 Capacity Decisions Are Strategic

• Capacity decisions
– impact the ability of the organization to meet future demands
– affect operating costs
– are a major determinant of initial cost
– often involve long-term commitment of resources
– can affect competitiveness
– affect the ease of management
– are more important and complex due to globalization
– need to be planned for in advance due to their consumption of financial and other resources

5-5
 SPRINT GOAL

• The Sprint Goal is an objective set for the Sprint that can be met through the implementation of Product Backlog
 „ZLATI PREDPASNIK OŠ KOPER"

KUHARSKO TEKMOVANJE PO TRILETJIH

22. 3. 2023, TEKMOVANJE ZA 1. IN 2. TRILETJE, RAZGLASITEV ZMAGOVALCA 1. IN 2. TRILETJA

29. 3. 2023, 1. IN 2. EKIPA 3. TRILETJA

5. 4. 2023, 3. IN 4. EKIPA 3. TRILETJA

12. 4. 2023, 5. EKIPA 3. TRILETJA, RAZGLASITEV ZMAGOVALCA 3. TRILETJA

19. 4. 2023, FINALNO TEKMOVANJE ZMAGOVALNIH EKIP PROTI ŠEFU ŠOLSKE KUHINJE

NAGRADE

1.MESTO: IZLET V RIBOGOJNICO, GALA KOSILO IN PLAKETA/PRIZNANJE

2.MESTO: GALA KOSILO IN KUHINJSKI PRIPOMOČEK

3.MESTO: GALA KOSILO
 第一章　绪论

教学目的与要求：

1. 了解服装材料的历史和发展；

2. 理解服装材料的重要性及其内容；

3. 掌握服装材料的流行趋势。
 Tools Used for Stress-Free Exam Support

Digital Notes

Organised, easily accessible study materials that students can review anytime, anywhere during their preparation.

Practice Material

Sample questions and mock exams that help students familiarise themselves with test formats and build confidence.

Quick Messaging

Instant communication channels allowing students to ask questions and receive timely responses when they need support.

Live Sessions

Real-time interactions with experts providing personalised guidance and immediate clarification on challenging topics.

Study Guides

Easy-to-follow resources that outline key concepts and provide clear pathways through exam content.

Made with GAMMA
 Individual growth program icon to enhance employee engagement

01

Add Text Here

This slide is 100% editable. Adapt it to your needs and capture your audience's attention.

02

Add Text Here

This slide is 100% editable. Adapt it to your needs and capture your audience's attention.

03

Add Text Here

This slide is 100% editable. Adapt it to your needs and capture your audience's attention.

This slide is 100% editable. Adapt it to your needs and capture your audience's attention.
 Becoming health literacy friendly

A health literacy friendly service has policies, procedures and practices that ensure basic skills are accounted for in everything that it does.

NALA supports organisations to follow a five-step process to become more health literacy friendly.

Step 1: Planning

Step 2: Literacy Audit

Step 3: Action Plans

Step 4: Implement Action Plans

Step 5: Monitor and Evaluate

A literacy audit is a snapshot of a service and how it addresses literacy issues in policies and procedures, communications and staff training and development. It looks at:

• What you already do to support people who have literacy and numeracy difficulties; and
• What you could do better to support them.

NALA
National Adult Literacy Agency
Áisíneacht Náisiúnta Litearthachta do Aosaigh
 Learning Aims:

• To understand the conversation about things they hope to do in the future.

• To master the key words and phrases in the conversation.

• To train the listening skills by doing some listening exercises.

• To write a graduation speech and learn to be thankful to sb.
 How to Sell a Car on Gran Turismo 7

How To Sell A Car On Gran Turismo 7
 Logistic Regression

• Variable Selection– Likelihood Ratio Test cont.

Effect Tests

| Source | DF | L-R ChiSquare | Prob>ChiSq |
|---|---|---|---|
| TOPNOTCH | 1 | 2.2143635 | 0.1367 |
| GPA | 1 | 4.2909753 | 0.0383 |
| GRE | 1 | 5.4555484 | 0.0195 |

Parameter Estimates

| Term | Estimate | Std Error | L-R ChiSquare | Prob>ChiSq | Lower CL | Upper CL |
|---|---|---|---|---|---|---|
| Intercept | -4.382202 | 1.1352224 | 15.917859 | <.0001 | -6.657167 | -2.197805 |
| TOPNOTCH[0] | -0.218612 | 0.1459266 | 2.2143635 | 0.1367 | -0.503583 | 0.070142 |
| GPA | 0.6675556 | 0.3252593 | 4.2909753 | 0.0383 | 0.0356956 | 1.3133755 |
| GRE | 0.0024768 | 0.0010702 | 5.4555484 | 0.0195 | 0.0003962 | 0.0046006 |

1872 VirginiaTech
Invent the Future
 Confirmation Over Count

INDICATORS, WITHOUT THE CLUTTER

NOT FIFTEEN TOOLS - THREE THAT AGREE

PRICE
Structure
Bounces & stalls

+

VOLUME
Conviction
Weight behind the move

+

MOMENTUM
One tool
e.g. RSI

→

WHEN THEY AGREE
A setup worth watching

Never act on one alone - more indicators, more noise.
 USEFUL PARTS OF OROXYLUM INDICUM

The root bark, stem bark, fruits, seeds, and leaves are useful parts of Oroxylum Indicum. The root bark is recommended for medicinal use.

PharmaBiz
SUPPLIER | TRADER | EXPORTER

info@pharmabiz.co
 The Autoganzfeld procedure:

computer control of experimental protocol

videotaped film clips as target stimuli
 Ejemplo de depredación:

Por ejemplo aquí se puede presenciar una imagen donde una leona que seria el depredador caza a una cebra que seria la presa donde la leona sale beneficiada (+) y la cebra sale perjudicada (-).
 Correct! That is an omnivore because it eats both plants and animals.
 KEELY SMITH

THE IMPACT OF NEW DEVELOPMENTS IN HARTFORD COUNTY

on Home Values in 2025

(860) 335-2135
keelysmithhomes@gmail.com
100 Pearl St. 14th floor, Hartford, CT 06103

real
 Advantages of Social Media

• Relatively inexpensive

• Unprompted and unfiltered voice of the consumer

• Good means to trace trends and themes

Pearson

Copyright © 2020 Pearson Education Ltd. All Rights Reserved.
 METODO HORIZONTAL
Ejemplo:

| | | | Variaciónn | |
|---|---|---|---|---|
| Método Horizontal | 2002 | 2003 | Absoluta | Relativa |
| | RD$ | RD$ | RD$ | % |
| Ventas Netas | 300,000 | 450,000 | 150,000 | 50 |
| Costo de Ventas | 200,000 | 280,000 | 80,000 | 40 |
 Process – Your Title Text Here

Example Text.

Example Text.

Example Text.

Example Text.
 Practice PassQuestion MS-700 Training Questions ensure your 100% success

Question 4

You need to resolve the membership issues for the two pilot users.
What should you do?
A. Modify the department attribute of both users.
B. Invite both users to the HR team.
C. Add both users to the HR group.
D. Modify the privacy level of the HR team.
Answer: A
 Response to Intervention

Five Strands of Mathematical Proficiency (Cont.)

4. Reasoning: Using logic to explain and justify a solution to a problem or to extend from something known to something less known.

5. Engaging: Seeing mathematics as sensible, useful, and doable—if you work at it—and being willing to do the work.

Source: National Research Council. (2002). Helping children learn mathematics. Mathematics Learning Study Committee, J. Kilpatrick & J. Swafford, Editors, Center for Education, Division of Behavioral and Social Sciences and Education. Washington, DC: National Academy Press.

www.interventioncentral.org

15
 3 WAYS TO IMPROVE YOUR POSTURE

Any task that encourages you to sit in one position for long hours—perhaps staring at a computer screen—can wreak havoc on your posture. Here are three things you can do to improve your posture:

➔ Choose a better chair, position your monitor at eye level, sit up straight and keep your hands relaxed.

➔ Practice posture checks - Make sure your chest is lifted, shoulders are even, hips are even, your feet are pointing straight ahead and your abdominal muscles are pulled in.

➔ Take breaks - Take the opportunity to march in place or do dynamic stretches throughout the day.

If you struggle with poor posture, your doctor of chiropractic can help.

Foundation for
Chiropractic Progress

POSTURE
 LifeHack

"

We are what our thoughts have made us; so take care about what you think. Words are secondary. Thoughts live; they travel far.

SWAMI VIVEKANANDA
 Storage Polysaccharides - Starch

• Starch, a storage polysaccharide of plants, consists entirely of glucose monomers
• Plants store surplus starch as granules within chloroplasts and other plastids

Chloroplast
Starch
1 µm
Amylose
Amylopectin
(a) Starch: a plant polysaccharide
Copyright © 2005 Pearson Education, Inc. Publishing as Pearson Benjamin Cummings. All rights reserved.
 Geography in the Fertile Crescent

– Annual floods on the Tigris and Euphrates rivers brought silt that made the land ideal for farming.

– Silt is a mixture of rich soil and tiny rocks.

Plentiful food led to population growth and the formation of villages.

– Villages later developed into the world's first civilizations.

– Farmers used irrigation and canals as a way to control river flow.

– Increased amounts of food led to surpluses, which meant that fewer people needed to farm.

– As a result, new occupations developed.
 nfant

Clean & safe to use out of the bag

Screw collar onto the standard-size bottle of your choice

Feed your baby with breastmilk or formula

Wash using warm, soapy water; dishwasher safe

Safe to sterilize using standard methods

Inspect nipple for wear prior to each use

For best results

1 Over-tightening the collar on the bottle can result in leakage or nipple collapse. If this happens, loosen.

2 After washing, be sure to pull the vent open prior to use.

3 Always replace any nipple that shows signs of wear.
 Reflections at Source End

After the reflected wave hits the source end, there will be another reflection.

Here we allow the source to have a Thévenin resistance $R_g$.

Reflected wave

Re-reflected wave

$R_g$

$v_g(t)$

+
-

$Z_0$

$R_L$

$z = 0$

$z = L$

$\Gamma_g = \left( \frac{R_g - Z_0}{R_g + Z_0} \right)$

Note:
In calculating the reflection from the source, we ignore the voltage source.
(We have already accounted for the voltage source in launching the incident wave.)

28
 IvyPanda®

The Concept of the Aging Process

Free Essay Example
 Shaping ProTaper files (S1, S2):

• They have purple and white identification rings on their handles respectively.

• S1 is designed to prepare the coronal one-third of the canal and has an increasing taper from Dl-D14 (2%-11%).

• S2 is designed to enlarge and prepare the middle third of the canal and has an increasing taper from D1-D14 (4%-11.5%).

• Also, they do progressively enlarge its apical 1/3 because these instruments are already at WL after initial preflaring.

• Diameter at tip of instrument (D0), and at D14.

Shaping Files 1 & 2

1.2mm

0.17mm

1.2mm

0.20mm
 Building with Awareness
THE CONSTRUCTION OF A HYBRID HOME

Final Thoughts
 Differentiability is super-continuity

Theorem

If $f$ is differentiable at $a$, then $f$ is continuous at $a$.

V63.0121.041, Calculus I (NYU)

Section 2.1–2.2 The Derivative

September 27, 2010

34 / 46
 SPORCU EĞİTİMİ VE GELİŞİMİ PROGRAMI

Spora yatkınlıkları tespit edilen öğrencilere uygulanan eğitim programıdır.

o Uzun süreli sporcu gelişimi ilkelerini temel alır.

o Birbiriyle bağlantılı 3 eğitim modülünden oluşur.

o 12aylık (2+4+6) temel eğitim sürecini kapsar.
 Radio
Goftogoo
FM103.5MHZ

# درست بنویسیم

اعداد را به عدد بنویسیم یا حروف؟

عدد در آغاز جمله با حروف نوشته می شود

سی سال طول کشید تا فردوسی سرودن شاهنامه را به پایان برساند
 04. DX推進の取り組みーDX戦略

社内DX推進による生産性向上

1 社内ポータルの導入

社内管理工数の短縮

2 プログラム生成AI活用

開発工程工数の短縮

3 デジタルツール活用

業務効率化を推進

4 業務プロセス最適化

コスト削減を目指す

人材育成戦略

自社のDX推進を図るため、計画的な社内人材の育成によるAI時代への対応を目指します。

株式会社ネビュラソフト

----------

# TASK STATEMENT
If a line in the records above has the word "standard", copy it out.

# RESPONSE BOX
Screw collar onto the standard-size bottle of your choice
Safe to sterilize using standard methods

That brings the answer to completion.